Do lado dele
Se Mel Gibson um dia ganhar uma nova chance, será graças a amizades leais como a de Jodie Foster
Walter Black é um caso clássico de depressão refratária. Nada – terapia, medicamentos, bater tambor em retiros espirituais – foi capaz de tirá-lo do estado de morte em vida em que ele se encontra. Com o filho pequeno tornando-se uma criança introvertida e a rebelião do filho adolescente fugindo ao controle, Meredith, a mulher de Walter, pede que ele saia de casa. Walter sai e, na mesma noite, tenta o suicídio. Fracassa também nisso, e se vê humilhado, no chão de um quarto de hotel, com um fantoche de castor que tirara de uma lixeira na mão esquerda. Ao que o boneco se torna o porta-voz de uma parte de Walter com a qual ele perdera contato: falando com um sotaque londrino grosseiro e voz roufenha, o Castor é vibrante, tem energia e propósito e domina Walter. Não o substituindo, mas interpondo-se entre o homem real e o mundo que é demais para ele.
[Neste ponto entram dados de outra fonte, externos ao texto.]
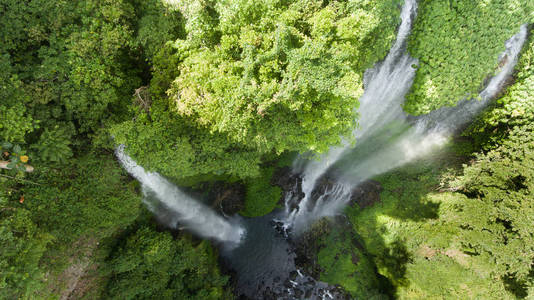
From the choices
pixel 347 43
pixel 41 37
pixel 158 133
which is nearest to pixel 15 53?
pixel 41 37

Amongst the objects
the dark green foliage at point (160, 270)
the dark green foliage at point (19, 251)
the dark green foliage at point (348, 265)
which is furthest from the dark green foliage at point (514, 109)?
the dark green foliage at point (19, 251)

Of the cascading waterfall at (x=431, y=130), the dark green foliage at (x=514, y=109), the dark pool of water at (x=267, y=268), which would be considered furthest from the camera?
the dark pool of water at (x=267, y=268)

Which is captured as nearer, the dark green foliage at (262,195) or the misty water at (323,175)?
the misty water at (323,175)

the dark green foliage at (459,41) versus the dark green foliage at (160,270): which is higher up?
the dark green foliage at (459,41)

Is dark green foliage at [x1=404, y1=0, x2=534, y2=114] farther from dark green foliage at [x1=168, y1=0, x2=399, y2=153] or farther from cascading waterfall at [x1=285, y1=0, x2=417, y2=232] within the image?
dark green foliage at [x1=168, y1=0, x2=399, y2=153]

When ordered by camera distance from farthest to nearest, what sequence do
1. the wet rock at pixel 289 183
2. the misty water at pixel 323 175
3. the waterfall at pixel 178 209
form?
the wet rock at pixel 289 183 < the waterfall at pixel 178 209 < the misty water at pixel 323 175

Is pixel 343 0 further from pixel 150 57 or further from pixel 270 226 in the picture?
pixel 270 226

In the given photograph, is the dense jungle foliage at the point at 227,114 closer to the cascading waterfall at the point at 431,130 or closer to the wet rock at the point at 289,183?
the cascading waterfall at the point at 431,130
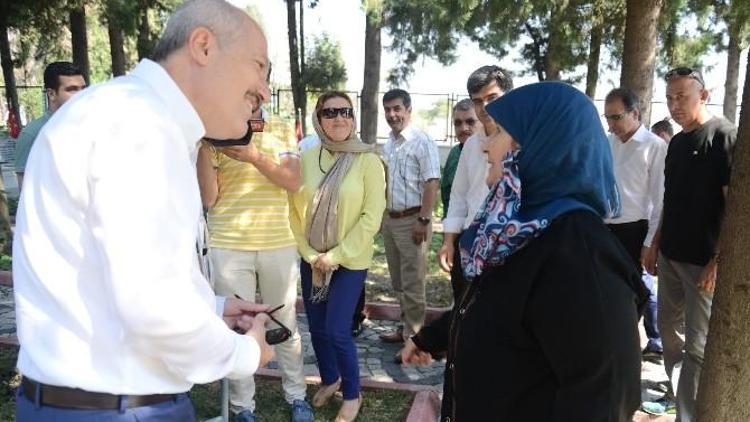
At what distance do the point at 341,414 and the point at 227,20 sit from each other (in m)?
2.65

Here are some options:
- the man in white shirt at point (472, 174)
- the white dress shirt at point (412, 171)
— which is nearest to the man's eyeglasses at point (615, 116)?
the man in white shirt at point (472, 174)

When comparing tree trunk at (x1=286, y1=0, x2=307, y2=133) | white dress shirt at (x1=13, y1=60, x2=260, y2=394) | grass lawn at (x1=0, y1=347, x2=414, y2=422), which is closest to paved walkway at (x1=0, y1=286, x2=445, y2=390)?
grass lawn at (x1=0, y1=347, x2=414, y2=422)

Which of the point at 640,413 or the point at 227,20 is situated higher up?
the point at 227,20

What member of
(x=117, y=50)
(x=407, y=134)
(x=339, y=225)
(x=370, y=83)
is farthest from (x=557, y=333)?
(x=117, y=50)

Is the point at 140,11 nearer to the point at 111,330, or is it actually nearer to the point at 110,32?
the point at 110,32

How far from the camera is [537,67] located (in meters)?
16.7

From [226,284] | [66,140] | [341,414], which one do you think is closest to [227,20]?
[66,140]

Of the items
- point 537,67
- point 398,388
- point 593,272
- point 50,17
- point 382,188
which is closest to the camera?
point 593,272

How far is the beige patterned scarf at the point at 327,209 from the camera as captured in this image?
3.38 m

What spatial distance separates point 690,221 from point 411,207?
2006 mm

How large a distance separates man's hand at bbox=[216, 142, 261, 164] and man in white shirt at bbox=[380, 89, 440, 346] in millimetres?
1883

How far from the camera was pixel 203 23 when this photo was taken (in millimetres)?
1315

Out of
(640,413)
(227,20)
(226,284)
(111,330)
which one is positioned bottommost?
(640,413)

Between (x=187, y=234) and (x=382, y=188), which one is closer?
(x=187, y=234)
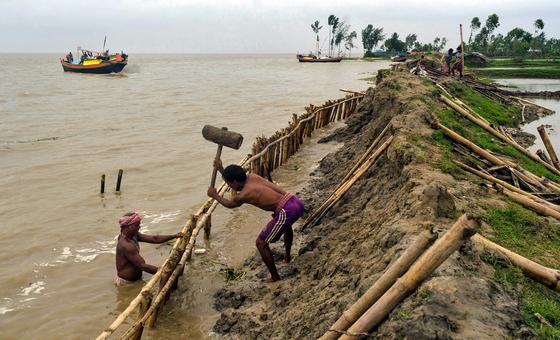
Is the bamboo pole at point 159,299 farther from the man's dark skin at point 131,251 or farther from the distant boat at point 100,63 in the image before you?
the distant boat at point 100,63

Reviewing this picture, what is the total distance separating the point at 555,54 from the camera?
2234 inches

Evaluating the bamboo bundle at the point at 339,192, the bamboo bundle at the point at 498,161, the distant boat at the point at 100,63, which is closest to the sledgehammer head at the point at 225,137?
the bamboo bundle at the point at 339,192

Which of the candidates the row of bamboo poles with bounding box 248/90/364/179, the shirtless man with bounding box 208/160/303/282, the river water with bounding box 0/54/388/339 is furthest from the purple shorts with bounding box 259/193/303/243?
the row of bamboo poles with bounding box 248/90/364/179

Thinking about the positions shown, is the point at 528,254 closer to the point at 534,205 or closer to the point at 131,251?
the point at 534,205

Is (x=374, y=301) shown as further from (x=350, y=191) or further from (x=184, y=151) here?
(x=184, y=151)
Haja estranheza: se depois de tantos espetáculos deploráveis protagonizados nos últimos anos – embriaguez, destempero verbal, agressão à ex-namorada – seria difícil propor à plateia que se dispusesse a ver Mel Gibson mesmo em um de seus papéis habituais, que dirá na pele de um personagem que quase só fala por intermédio de um fantoche, como em Um Novo Despertar. E, no entanto, se ainda há qualquer razão para que se dê uma nova chance a Gibson, ela está aqui. Jodie Foster, amiga leal dele desde que filmaram juntos Maverick, em 1993, faz deste seu terceiro trabalho na direção (no qual também interpreta Meredith) uma demonstração insatisfatória na execução, mas não no sentimento, de que ao menos como ator Gibson ainda está longe do fim da linha.
Um Novo Despertar foi rodado quando o astro já virara escândalo em razão de seus rompantes antissemitas, e está sendo lançado pouco depois de ele ter recebido uma sentença de 36 meses a ser cumprida em liberdade pelas agressões à ex Oksana Grigorieva. Tal é o repúdio a ele hoje (a equipe de Se Beber, Não Case! Parte 2 ameaçou greve caso Gibson ganhasse uma ponta no filme) que já se havia esquecido que ele pode ser um ator imensamente comunicativo e eficaz.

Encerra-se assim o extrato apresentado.